I detect both these perspectives in myself, and I strongly suspect most disabled people also do. We want understanding, but not sympathy. We want criticism so that we can improve ourselves, but we don’t want to be ridiculed. We’d like to be respected for our accomplishments, but not told we’re “amazing” simply for getting dressed and taking the subway to work each morning.
That said, people with certain kinds of disability find it challenging to take a subway and even to get dressed by themselves. A disturbing prospect as each of us gets older is that a stroke might incapacitate us. I don’t mean to dismiss people who make the most of life despite such high barriers. I mean only to urge non-disabled people to accept disabled people for what they can do, to work with them, and not to glorify them simply because they have a disability.
I’ll conclude with an informal, unscientific, possibly eccentric and unhelpful checklist for journalists to consider:
Be wary of portraying disabled people as passive recipients of charity.
Treat disabled people as actors in their own lives.
When reporting on disabled people, try to interview or quote them rather than their surrogates.
Ask; don’t assume.
Consider the stage of life when an individual subject lost his or her vision, hearing, ability to walk, etc. A person born with a disability might well have a different perspective from someone who acquired it late in life.
Avoid religious language, except when disabled subjects themselves bring up religion.

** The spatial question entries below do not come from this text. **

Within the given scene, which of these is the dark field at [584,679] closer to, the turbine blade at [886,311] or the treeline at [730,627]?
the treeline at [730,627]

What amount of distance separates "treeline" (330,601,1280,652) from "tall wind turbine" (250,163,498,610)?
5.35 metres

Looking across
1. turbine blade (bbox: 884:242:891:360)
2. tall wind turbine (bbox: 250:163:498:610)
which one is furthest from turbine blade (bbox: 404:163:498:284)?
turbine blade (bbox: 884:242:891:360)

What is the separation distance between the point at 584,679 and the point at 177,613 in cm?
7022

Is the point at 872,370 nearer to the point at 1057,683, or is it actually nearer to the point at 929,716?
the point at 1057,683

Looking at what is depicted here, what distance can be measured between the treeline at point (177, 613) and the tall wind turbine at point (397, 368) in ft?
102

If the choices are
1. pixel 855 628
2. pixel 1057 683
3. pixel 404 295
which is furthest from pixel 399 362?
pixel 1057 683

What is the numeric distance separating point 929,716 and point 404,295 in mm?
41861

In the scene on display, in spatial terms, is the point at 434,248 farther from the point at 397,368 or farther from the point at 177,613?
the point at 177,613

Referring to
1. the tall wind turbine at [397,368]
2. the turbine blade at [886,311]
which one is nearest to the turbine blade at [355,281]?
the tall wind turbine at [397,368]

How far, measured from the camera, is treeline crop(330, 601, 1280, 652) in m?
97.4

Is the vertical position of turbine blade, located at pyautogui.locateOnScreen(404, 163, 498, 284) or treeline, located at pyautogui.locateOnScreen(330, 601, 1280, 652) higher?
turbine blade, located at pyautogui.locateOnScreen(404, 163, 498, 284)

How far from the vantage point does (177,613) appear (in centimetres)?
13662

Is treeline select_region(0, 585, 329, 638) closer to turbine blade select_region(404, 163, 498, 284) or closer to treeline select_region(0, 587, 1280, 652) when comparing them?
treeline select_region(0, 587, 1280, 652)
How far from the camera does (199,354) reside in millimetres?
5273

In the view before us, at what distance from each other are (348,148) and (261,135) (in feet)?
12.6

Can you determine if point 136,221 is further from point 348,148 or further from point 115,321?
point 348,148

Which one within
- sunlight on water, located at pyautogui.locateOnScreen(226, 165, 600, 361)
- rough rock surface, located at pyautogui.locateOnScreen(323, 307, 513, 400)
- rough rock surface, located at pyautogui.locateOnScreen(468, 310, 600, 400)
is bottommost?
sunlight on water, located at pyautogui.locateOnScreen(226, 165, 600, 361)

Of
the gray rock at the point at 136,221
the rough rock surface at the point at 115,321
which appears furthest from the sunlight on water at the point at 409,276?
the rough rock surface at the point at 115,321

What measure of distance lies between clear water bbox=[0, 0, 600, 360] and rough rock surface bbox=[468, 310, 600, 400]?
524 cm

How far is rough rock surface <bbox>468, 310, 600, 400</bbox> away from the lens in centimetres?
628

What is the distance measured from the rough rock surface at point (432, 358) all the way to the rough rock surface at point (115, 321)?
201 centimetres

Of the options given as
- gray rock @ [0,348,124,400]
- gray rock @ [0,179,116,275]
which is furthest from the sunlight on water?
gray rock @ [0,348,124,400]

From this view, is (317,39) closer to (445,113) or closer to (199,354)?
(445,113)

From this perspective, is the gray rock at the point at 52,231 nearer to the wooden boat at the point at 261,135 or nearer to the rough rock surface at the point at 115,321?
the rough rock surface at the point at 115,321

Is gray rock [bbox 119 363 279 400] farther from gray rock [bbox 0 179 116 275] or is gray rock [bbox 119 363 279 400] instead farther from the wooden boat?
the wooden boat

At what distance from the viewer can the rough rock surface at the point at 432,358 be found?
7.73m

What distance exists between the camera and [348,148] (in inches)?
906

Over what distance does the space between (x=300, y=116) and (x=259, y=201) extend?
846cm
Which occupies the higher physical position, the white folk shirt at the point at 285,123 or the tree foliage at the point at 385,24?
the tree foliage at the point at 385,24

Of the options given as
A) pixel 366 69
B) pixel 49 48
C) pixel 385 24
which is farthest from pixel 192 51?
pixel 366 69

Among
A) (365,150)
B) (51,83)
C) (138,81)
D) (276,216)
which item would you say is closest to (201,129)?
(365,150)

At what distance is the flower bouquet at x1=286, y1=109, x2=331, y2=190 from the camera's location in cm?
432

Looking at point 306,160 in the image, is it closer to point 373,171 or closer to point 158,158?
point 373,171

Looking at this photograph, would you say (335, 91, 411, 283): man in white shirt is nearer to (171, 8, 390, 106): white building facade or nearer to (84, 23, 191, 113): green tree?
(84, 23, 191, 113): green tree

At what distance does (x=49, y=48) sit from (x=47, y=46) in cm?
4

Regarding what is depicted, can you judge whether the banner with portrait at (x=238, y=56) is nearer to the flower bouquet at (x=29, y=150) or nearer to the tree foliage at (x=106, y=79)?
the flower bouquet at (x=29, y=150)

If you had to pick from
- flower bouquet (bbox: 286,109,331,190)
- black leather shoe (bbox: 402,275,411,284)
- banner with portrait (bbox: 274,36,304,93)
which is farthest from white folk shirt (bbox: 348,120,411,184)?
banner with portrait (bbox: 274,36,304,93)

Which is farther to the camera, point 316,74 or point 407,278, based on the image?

Become familiar with the deep political divides within disabled communities. With respect to blind people, contrasting the positions of the National Federation of the Blind and those of the American Council of the Blind is a good start. In very general terms, the NFB promotes single-minded independence, while the ACB promotes a collaborative approach for blind people living in a majority-sighted society.
Keep in mind that organizations representing disabled people have a propaganda role. In this, they are no different from corporate public relations offices or the press offices at agencies headed by politicians, and they merit a comparable degree of skepticism.
Consider the complex consequences of the Americans with Disabilities Act and other disability-related legislation. For example, because disabled employees are entitled to special protections, might such potential legal exposure cause employers to hesitate to hire disabled people in the first place? The ADA has done a world of good, but no legislation is perfect.
Don’t cater to low expectations, but also don’t exaggerate accomplishments.